GOAL OF THE EXERCISE:
Please rewrite the records below, switching every "moss clump" to "mossy patch" and leaving everything else unchanged.

PROVIDED MATERIAL:
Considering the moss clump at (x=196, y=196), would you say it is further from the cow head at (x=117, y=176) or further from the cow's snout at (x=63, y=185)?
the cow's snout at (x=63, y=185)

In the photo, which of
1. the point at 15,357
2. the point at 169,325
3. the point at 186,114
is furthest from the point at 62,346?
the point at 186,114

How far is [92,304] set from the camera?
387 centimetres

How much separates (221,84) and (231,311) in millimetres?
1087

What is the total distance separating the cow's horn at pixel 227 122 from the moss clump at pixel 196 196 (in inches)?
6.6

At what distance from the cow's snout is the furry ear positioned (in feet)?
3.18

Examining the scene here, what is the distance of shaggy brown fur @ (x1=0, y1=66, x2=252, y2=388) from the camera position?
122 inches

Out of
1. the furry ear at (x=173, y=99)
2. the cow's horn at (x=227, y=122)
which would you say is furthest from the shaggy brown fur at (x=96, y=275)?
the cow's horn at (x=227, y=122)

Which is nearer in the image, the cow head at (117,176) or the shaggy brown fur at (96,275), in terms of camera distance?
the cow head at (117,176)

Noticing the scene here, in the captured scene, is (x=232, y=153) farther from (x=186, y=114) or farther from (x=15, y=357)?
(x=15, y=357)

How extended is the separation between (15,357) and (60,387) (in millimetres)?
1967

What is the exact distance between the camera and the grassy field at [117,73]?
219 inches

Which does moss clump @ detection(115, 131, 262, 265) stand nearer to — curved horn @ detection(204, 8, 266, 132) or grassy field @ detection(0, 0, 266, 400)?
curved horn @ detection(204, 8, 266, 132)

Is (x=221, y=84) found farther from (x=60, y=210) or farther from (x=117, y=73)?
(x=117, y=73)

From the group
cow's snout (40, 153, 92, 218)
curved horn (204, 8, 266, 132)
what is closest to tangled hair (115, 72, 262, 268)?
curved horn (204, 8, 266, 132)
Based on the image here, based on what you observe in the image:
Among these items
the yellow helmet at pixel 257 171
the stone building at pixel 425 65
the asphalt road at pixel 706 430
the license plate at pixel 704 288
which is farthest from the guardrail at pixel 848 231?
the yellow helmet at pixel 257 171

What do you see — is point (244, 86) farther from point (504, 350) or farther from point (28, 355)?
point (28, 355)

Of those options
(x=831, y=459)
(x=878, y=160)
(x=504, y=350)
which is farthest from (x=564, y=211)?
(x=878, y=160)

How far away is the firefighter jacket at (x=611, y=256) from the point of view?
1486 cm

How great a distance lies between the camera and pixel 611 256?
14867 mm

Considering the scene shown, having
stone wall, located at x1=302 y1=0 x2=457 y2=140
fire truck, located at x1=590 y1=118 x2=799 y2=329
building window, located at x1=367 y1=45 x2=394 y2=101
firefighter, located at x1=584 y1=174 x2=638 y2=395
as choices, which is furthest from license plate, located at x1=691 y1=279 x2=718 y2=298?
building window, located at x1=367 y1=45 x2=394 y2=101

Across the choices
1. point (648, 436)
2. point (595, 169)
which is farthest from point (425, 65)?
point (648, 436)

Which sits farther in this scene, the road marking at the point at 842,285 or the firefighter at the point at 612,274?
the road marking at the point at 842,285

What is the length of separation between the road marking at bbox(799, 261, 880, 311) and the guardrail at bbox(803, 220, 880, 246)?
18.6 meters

FULL OUTPUT:
Considering the mossy patch at (x=196, y=196), would you say it is further from the cow head at (x=117, y=176) or further from the cow's snout at (x=63, y=185)?
the cow's snout at (x=63, y=185)

In the photo, which of
1. the point at 15,357
2. the point at 169,325
3. the point at 186,114
is furthest from the point at 62,346?
the point at 186,114

How far is [92,304] set from the camera?
387 centimetres

How much separates (221,84) and (231,311) in millimetres?
1087

What is the total distance separating the cow's horn at pixel 227 122 from the mossy patch at pixel 196 196 (in inches)?
6.6

At what distance from the cow's snout is the furry ear positioned (in feet)?
3.18

Examining the scene here, what is the distance of shaggy brown fur @ (x1=0, y1=66, x2=252, y2=388) from the camera position?
122 inches

Out of
1. the furry ear at (x=173, y=99)
2. the cow's horn at (x=227, y=122)
which would you say is furthest from the shaggy brown fur at (x=96, y=275)?
the cow's horn at (x=227, y=122)

Which is nearer in the image, the cow head at (117,176) or the shaggy brown fur at (96,275), in terms of camera distance?
the cow head at (117,176)

Noticing the scene here, in the captured scene, is (x=232, y=153) farther from (x=186, y=114) or farther from (x=15, y=357)?
(x=15, y=357)

How extended is the separation between (15,357) and (60,387) (in millimetres)?
1967

What is the exact distance between the camera and the grassy field at [117,73]?
219 inches

Which does mossy patch @ detection(115, 131, 262, 265) stand nearer to — curved horn @ detection(204, 8, 266, 132) or grassy field @ detection(0, 0, 266, 400)?
curved horn @ detection(204, 8, 266, 132)

Is (x=221, y=84) found farther from (x=60, y=210) or farther from (x=117, y=73)?
(x=117, y=73)

From the group
cow's snout (40, 153, 92, 218)
curved horn (204, 8, 266, 132)
what is closest to tangled hair (115, 72, 262, 268)?
curved horn (204, 8, 266, 132)
Based on the image here, based on what you observe in the image:
Among these items
the yellow helmet at pixel 257 171
the stone building at pixel 425 65
the asphalt road at pixel 706 430
the license plate at pixel 704 288
which is farthest from the guardrail at pixel 848 231?
the yellow helmet at pixel 257 171

What do you see — is point (244, 86) farther from point (504, 350) or farther from point (28, 355)?
point (28, 355)

Of those options
(x=831, y=459)
(x=878, y=160)
(x=504, y=350)
which is farthest from (x=564, y=211)?
(x=878, y=160)

How far away is the firefighter jacket at (x=611, y=256) from the point of view?
1486 cm

How great a distance lies between the camera and pixel 611 256?
14867 mm

Considering the scene shown, having
stone wall, located at x1=302 y1=0 x2=457 y2=140
fire truck, located at x1=590 y1=118 x2=799 y2=329
building window, located at x1=367 y1=45 x2=394 y2=101
firefighter, located at x1=584 y1=174 x2=638 y2=395
as choices, which is furthest from license plate, located at x1=691 y1=279 x2=718 y2=298?
building window, located at x1=367 y1=45 x2=394 y2=101

Across the choices
1. point (648, 436)
2. point (595, 169)
which is farthest from point (425, 65)?
point (648, 436)

Which sits farther in this scene, the road marking at the point at 842,285 or the firefighter at the point at 612,274?
the road marking at the point at 842,285

What is the length of separation between the road marking at bbox(799, 261, 880, 311) and the guardrail at bbox(803, 220, 880, 246)?
18.6 meters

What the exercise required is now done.